Radon isn’t something commonly found in urban apartment buildings, but it’s a very real threat in suburban and rural areas of New Jersey. Radon comes from the breakdown of uranium in soil, rock, and water. It seeps into a home through foundation cracks and through well water and like carbon monoxide, you can’t see, smell, or taste it. Radon can build up to dangerous levels, and breathing it in over a period of time can lead to lung cancer. Radon is a leading cause of lung cancer in the United States, claiming approximately 20,000 lives each year.

Radon tests can be purchased and used in any building or can be conducted by any professional tester. The amount of radon in the air is measured in picoCuries per liter of air (pCi/L). The EPA estimates that one in 15 homes has a radon level of 4 pCi/L or more, which is considered high. If your building or home scores that high, there are ways to fix the problem.

Every state has a radon contact (you can find yours by visiting www.epa.gov/iaq/whereyoulive.html and clicking on your state) and specific requirements associated with providing radon measurements. A venting system can be installed to exhaust the radon and the area should be re-tested once the changes have been completed.

Mold

Not only is mold gross, there’s some scientific evidence to suggest that it may pose significant health risks to residents of mold-infested buildings. Mold problems can be visible in bathrooms and in leaky areas of a home, or invisible and hidden behind walls. It’s typically found in buildings affected by water damage. If a building is sealed too tightly (either during construction or as a result of overzealous waterproofing) it must also be moisture retardant, which means that holes and gaps need to be sealed (i.e. caulked) to prevent air leaks and moisture buildup.

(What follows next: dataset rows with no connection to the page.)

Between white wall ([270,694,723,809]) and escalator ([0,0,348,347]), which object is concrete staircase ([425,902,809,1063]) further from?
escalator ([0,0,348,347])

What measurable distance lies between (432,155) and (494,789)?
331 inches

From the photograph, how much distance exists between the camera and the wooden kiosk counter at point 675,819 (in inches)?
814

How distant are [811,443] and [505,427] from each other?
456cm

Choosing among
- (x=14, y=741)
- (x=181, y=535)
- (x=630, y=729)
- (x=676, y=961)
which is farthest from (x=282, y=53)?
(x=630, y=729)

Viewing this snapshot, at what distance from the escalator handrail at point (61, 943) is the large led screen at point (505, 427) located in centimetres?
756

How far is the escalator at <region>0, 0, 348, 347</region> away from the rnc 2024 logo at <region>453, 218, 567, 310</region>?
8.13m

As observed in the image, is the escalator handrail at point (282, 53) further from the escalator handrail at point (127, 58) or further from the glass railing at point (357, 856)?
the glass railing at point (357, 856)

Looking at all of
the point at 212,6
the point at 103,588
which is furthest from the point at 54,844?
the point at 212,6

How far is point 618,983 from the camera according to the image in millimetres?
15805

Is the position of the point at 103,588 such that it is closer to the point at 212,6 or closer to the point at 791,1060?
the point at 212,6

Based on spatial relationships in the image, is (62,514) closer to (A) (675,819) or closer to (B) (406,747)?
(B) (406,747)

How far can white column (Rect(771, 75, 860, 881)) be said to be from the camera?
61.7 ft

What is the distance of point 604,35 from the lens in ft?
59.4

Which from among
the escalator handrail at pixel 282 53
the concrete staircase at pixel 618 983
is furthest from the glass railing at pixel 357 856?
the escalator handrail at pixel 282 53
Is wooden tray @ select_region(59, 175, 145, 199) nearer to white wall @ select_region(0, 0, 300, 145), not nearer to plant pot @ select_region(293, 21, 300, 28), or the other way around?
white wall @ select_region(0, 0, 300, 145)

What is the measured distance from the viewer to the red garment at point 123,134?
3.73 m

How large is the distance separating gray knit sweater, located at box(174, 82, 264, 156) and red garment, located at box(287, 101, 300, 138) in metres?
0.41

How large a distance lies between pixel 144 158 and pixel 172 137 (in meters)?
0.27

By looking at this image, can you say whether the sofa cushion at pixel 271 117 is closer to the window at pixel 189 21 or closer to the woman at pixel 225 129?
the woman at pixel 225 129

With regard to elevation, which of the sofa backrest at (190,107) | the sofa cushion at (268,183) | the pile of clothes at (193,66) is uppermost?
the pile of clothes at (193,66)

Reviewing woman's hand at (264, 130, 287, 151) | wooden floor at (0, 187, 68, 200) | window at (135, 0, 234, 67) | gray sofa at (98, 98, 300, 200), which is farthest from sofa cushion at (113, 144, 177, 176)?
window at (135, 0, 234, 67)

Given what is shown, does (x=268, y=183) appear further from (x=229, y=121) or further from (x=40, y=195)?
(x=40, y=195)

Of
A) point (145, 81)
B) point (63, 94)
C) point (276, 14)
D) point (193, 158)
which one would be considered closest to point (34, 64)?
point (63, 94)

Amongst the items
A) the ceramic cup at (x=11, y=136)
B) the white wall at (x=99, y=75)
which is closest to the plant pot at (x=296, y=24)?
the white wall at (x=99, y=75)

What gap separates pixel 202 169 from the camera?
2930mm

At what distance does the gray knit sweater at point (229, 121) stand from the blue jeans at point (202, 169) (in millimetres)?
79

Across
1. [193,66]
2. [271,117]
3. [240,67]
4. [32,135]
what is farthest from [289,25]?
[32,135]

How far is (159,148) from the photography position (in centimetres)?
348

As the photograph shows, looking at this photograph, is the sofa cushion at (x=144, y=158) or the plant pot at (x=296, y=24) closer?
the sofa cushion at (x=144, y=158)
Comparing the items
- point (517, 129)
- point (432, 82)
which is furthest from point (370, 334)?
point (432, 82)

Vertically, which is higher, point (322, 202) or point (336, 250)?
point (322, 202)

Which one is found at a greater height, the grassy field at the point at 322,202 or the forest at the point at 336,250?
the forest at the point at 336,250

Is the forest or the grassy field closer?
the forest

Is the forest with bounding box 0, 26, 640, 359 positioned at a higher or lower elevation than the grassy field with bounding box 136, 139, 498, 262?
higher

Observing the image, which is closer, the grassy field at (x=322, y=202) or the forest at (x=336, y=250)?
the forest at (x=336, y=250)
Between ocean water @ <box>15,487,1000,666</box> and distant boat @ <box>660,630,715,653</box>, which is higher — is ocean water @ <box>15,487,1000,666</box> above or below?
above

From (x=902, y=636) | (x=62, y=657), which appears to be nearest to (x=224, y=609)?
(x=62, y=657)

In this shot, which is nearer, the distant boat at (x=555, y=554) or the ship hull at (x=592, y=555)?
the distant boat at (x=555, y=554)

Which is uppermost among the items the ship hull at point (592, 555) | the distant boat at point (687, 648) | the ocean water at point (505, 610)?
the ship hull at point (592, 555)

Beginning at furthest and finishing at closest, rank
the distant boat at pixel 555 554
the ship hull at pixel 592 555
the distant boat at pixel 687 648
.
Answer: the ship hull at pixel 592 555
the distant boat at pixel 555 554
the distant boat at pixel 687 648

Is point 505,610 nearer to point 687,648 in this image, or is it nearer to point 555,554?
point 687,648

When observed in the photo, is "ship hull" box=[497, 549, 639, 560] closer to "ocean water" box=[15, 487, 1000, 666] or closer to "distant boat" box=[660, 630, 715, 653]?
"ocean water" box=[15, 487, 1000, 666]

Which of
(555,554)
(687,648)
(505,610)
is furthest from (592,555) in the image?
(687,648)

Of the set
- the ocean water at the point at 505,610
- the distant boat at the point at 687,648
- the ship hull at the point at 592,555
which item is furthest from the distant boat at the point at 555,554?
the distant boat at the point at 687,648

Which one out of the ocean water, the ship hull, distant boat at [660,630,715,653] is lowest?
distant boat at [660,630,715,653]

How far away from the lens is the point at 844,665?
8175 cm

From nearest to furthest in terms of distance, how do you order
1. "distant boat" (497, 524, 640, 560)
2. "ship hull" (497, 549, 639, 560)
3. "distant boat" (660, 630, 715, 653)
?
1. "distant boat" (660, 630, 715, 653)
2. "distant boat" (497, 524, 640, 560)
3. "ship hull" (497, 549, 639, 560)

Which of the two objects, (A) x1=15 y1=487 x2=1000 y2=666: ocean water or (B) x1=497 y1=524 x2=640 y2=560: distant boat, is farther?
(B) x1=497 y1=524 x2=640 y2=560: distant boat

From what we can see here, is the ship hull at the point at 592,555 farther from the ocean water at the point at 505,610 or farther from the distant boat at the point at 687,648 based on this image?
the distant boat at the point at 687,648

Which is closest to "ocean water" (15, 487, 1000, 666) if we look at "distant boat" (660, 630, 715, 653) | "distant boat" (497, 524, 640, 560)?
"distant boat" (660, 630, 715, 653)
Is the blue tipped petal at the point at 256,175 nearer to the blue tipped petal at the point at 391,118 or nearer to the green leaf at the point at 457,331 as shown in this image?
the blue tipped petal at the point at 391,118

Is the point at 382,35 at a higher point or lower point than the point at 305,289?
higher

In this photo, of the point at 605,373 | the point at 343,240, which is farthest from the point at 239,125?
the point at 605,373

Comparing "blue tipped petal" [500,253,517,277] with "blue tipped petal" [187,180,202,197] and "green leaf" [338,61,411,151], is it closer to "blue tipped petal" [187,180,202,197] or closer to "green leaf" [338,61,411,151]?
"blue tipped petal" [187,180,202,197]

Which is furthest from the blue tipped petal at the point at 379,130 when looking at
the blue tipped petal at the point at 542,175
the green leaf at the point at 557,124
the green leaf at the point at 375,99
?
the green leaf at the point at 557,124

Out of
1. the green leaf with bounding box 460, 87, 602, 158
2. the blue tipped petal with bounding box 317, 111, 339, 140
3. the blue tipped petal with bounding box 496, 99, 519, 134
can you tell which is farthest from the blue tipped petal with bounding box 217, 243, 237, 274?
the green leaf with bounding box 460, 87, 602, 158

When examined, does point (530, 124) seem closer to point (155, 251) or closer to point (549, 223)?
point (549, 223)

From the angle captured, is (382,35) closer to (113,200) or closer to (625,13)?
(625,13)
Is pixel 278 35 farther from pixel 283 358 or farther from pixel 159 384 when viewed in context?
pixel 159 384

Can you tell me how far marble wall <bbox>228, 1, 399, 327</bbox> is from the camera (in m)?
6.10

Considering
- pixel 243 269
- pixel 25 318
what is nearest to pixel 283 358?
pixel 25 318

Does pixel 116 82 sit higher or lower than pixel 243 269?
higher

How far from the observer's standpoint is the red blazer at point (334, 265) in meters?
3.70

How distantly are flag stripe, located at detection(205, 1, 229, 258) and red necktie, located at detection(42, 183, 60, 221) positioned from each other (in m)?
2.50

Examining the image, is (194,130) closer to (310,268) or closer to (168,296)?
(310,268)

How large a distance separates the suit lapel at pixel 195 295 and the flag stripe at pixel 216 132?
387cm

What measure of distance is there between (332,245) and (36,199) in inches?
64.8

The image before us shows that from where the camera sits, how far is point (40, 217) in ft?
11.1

What makes mold a health issue? When mold is disturbed, spores are released into the air and produce chemicals called mycotoxins which, when ingested or inhaled—have been linked to adverse reactions in people who are particularly sensitive to them or who are exposed to them in large amounts or over a long period of time. The symptoms of mold exposure include chronic runny nose, eye irritation, cough, congestion, and aggravation of asthma.

You cannot simply sponge off or cover up a mold problem. Mold needs to be removed by a properly trained professional with experience performing microbial investigations—especially if heating, ventilating, air conditioning (HVAC) systems or large occupied spaces are involved.

Professional mold remediators use several methods of testing including inspecting, air testing, and physical removal of samples with a sterile swab or piece of adhesive tape, then test the sample for spore counts.

Passing the Test

“Obviously if there is sign contamination, all residents should be notified and an expert should be hired to verify the situation and take remedial steps to fix it,” states Manhattan-based attorney, Todd E. Soloway, the chair of Pryor Cashman LLP’s Real EstateLitigation Group. “The two most important aspects are communication with your residents and being responsive to the issues.”

How do buildings get in trouble when it comes to hidden dangers? Simple, Soloway says, they fail to act. “Where I see buildings get into trouble is they let the problems grow and fester and the unit owners get upset and threaten for their inaction.”

There is plenty of information available through various organizations and websites so there is no reason that any building should be subjected to a hidden danger.

Some helpful resources include:

• The New Jersey Division of

Consumer Affairs:

www.njconsumer affairs.gov

• National Lead Information Center: (www.epa.gov/lead/pubs/nlic.htm)

or call 1-800-424-LEAD [5323].

• Carbon Monoxide Kills: www.car bonmonoxidekills.com/carbon_mon oxidedetector-nyc.htm

• Mold: EPA: http://www.epa.gov /iaq/molds/moldguide.html

• Asbestos: www.epa.gov/asbestos/

As a board member or managing agent, it’s your job to be mindful not only of the hazards you can see, but also of those you can’t see. By being aware of the various risks and implementing a regular testing regimen for your building or association, you can make sure that your community is protected from the harm these hidden hazards can cause.

Lisa Iannucci is a freelance writer and author based in Poughkeepsie, New York.